En effet, Alexis était le candidat a été le plus discuté et commenté sur le web. Nous pensons que cette efficacité en ligne, combinée à la dynamique politique d’ensemble de la campagne – qui a vu émerger une demande de plus en plus populaire d’en finir avec les politiques d’austérité à travers l’Europe -, a été la principale raison du succès électoral de la gauche européenne.

Une stratégie en ligne pour la gauche

La stratégie de la campagne d’Alexis sur le web a été basée sur deux axes principaux : d’abord, utiliser des méthodes de base en harmonie avec les mouvements sociaux afin de générer la participation spontanée ; deuxièmement, coordonner autant que possible les efforts à l’échelle internationale. Ainsi les comptes d’Alexis sur Twitter et Facebook, et dans une moindre mesure sa page d’accueil, ne sont que les plates-formes centrales qui reliaient les comptes officiels, personnels et non officiels dessinant la carte en ligne de la gauche européenne.
L’image d’Alexis a été utilisée pour amplifier le message des camarades à travers l’Europe. En substance, il n’y avait pas que des campagnes locales pour soutenir un candidat, mais aussi le candidat soutenant toutes les campagnes locales et appelant les camarades des différents pays à se soutenir mutuellement grâce à une interconnexion constante et à des événements transnationaux occasionnels en ligne. Par exemple #primalapersone est le slogan sous lequel Altra Europa a fait campagne en Italie mais il a été vite répandu dans différentes sphères Twitters de toute l’Europe. Quand Angela Merkel est revenue à Athènes, nous avons fait campagne dans les différents pays sous #wearealltroublemakers etc.

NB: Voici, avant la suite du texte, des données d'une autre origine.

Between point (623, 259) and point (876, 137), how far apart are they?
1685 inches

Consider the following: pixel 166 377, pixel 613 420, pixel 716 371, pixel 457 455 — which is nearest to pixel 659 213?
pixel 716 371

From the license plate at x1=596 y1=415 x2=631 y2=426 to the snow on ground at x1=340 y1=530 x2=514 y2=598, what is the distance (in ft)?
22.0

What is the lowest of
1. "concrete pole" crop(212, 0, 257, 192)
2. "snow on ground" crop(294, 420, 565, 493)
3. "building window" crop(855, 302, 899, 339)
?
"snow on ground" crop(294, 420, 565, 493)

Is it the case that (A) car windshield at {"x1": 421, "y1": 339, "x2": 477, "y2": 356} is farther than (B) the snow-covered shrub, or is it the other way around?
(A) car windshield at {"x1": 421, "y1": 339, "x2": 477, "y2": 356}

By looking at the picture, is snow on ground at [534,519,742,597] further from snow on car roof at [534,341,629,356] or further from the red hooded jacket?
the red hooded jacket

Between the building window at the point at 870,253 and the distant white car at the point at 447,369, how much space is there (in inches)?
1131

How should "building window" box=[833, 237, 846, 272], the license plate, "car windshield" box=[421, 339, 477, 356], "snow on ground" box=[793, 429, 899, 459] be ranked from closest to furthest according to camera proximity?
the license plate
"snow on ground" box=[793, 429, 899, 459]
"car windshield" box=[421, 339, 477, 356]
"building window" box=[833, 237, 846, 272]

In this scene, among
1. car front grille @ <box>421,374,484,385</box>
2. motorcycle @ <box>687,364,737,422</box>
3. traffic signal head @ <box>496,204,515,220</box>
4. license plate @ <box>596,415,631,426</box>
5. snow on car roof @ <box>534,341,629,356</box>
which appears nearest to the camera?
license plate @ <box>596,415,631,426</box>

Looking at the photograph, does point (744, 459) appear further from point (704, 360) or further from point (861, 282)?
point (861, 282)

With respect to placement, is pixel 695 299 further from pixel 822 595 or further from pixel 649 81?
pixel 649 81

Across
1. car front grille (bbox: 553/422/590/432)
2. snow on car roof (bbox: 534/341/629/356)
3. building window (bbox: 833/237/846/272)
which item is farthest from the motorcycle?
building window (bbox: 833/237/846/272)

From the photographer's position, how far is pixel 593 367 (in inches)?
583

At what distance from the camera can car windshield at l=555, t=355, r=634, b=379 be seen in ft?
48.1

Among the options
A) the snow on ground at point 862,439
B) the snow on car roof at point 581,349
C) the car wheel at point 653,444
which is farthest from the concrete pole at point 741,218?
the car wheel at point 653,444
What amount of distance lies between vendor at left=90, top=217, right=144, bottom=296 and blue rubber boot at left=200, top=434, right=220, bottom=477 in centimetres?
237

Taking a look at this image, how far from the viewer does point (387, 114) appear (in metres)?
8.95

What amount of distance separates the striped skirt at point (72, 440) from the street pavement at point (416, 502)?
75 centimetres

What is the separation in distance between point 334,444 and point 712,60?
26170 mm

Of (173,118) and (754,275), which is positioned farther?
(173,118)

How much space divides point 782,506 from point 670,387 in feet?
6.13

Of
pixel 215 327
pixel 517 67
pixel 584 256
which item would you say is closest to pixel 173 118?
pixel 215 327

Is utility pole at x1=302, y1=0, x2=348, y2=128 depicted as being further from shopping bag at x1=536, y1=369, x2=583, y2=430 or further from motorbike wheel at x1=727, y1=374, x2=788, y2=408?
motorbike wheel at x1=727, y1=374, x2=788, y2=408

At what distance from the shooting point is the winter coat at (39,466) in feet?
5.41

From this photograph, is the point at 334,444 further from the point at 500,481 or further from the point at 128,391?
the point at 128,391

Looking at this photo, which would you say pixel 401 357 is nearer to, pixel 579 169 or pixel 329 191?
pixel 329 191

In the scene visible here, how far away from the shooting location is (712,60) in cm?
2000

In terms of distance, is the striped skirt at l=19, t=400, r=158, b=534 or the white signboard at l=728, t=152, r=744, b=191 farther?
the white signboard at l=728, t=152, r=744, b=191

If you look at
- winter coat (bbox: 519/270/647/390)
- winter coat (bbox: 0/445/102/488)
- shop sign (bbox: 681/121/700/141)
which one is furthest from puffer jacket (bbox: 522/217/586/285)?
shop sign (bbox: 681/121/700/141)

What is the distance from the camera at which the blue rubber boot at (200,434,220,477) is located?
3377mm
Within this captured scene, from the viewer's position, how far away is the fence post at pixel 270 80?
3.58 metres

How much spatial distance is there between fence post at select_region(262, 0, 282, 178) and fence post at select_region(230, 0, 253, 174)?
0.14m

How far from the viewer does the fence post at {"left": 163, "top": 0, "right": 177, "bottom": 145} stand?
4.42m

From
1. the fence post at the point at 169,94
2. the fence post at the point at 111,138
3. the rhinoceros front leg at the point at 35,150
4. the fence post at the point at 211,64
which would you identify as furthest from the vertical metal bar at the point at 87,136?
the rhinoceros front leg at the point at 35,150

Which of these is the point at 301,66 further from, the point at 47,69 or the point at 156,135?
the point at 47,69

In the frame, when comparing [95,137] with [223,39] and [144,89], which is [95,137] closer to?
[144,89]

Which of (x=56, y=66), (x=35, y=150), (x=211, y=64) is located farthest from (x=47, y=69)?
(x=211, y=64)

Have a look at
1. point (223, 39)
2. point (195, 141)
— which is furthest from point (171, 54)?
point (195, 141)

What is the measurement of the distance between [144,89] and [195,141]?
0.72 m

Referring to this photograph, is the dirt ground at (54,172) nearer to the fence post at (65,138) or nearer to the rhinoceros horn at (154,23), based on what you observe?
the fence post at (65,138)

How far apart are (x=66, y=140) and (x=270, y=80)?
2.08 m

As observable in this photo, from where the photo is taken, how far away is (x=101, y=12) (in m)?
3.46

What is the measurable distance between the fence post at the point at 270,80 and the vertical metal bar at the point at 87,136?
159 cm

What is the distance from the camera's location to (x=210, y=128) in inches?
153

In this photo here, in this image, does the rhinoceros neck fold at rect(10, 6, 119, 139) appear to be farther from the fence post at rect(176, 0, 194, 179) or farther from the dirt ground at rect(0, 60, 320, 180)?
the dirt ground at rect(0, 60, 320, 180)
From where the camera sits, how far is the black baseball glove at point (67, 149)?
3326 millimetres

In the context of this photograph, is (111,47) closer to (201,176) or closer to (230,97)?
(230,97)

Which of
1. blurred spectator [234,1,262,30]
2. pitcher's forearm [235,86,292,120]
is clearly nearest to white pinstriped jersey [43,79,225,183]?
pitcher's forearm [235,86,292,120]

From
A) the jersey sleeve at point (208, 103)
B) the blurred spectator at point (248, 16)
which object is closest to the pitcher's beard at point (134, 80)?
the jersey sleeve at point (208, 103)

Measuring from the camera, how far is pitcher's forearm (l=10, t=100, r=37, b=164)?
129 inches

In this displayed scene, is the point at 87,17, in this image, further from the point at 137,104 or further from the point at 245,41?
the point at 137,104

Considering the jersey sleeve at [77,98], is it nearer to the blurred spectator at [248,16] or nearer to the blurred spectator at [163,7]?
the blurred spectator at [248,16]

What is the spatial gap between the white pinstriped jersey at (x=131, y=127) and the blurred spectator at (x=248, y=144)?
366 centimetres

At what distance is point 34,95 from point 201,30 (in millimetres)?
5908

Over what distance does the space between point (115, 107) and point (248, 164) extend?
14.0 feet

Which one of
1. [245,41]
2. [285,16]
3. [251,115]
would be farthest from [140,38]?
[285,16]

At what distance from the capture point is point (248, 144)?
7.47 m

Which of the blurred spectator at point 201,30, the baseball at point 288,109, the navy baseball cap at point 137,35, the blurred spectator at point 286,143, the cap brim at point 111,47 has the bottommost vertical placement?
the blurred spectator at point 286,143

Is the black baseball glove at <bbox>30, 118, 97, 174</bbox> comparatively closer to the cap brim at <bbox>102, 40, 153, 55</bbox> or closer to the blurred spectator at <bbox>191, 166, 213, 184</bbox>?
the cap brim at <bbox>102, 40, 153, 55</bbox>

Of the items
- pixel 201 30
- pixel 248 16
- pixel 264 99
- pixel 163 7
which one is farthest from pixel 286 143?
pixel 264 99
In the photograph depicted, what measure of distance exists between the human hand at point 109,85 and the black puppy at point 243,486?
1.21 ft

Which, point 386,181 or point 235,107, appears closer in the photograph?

Un modèle décentralisé de coordination

Le travail qui a été fait en essayant de créer une conscience commune chez les militants, sympathisants et membres de parti s’est cristallisé au cours de la soirée de débat qui a eu lieu le 15 mai à Bruxelles. La gauche européenne a réussi à dominer non seulement dans le débat à l’intérieur du Parlement européen à travers l’excellente présence d’Alexis Tsipras, mais aussi en ligne, en orientant le vote direct des médias sociaux de notre côté et en montrant l’engagement concret de nos supporters. On a vraiment pu voir comment nos réseaux officiels et officieux se sont coordonnés pour un « hack » de l’événement et bien sûr, il ne s’est pas produit par hasard.
Le travail effectué à la périphérie de ce champ électoral hybride a marqué les médias, la perception des électeurs européens de la gauche en général et d’Alexis Tsipras en particulier et probablement influencé l’ensemble du processus électoral. La campagne de la gauche radicale s’est présentée comme une campagne populaire, jeune, fraîche et pro-européenne dans un champ d’exclusions, de doutes et de scepticisme. Elle a constitué un cadre transnational qui a renforcé les campagnes nationales et, parallèlement, au niveau européen, a bénéficié des d’actions locales. Elle a réussi à rassembler des communautés authentiques autour des comptes officiels et à s’articuler aux mouvements sociaux tels que l’initiative de #Vote4water contre la privatisation de l’eau dans la ville de Thessalonique.
Il y a beaucoup à faire pour établir des liens pérennes et solides entre les différents partis, mouvements et initiatives à travers l’Europe. La campagne en ligne des élections européennes de 2014 devrait servir de guide et d’inspiration pour d’autres mesures afin de parvenir à une autre Europe. C’est parce que, si nos adversaires possèdent les médias, nous pouvons nous appuyer sur internet.

Co-auteur: Nikos SMYRNAIOS, sociologue et théoricien des médias.
Toutes les données ont été traitées par Nikos SMYRNAIOS et Pavlos Kazakopoulos.